◆ Records provided
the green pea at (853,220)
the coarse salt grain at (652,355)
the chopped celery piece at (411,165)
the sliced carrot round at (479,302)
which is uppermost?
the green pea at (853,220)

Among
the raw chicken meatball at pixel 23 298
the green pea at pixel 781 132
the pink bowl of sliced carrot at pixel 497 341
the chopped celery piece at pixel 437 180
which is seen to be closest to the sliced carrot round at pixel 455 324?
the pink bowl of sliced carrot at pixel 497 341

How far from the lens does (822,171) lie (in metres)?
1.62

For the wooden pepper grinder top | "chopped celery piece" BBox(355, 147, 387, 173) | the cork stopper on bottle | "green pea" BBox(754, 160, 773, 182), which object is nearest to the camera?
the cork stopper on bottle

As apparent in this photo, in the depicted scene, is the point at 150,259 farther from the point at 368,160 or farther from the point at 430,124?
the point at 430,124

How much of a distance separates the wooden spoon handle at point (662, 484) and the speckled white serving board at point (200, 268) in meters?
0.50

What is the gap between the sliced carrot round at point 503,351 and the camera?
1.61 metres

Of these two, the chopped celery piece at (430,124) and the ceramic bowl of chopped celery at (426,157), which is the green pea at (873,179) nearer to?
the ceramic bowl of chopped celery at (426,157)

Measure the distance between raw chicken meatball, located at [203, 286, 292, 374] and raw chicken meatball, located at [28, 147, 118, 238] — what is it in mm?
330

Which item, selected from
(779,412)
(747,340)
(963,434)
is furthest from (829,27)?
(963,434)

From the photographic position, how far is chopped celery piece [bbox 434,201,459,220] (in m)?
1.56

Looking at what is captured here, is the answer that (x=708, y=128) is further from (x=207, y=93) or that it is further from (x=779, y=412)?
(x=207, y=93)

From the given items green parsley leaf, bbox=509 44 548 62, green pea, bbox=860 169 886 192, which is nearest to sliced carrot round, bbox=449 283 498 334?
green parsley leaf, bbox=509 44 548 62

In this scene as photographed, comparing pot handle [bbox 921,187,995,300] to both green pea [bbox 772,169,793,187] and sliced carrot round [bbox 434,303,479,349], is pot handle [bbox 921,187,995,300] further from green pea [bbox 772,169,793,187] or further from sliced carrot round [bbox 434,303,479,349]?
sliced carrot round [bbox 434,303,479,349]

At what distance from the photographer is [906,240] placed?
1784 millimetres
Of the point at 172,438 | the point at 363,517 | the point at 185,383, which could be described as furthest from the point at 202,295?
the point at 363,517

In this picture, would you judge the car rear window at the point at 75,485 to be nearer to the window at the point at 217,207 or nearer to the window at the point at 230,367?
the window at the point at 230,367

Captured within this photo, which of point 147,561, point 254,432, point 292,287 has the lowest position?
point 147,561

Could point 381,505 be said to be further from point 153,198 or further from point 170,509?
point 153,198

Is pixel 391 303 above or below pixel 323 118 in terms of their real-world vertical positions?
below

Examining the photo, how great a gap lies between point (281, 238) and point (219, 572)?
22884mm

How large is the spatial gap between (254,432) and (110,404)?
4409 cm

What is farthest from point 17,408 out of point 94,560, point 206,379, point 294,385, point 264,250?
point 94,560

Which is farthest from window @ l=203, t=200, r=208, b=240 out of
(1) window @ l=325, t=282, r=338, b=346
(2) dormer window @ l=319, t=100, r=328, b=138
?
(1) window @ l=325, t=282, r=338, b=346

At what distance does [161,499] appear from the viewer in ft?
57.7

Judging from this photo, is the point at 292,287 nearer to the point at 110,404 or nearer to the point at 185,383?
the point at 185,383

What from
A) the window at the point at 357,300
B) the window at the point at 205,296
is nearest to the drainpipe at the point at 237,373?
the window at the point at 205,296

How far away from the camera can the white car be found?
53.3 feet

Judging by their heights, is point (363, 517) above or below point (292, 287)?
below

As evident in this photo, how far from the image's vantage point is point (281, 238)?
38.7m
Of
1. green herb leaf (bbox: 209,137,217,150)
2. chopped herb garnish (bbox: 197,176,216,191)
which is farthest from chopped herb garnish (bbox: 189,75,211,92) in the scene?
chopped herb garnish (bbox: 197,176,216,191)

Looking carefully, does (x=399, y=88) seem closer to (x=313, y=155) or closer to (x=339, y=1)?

◆ Direction
Starting from the line containing "What is farthest", repeat each line through the end of the entries, exactly.

◆ Solution to this problem
What is farthest from point 17,408 out of point 94,560, point 206,379, point 294,385, point 264,250?
point 94,560

Which is farthest from window @ l=203, t=200, r=208, b=240 out of
(1) window @ l=325, t=282, r=338, b=346
(2) dormer window @ l=319, t=100, r=328, b=138
?
(1) window @ l=325, t=282, r=338, b=346

At what distance does [161,499] appear from the viewer in ft?
57.7

Judging from this photo, is the point at 292,287 nearer to the point at 110,404 or nearer to the point at 185,383?
the point at 185,383

What from
A) the window at the point at 357,300
B) the window at the point at 205,296
is nearest to the drainpipe at the point at 237,373?
the window at the point at 205,296

How far away from the camera can the white car be found?
53.3 feet

Judging by their heights, is point (363, 517) above or below point (292, 287)?
below

As evident in this photo, how far from the image's vantage point is point (281, 238)?
38.7m
Of
1. green herb leaf (bbox: 209,137,217,150)
2. chopped herb garnish (bbox: 197,176,216,191)
which is farthest from chopped herb garnish (bbox: 189,75,211,92) in the scene?
chopped herb garnish (bbox: 197,176,216,191)

Looking carefully, does (x=399, y=88) seem closer to (x=313, y=155) or closer to (x=339, y=1)?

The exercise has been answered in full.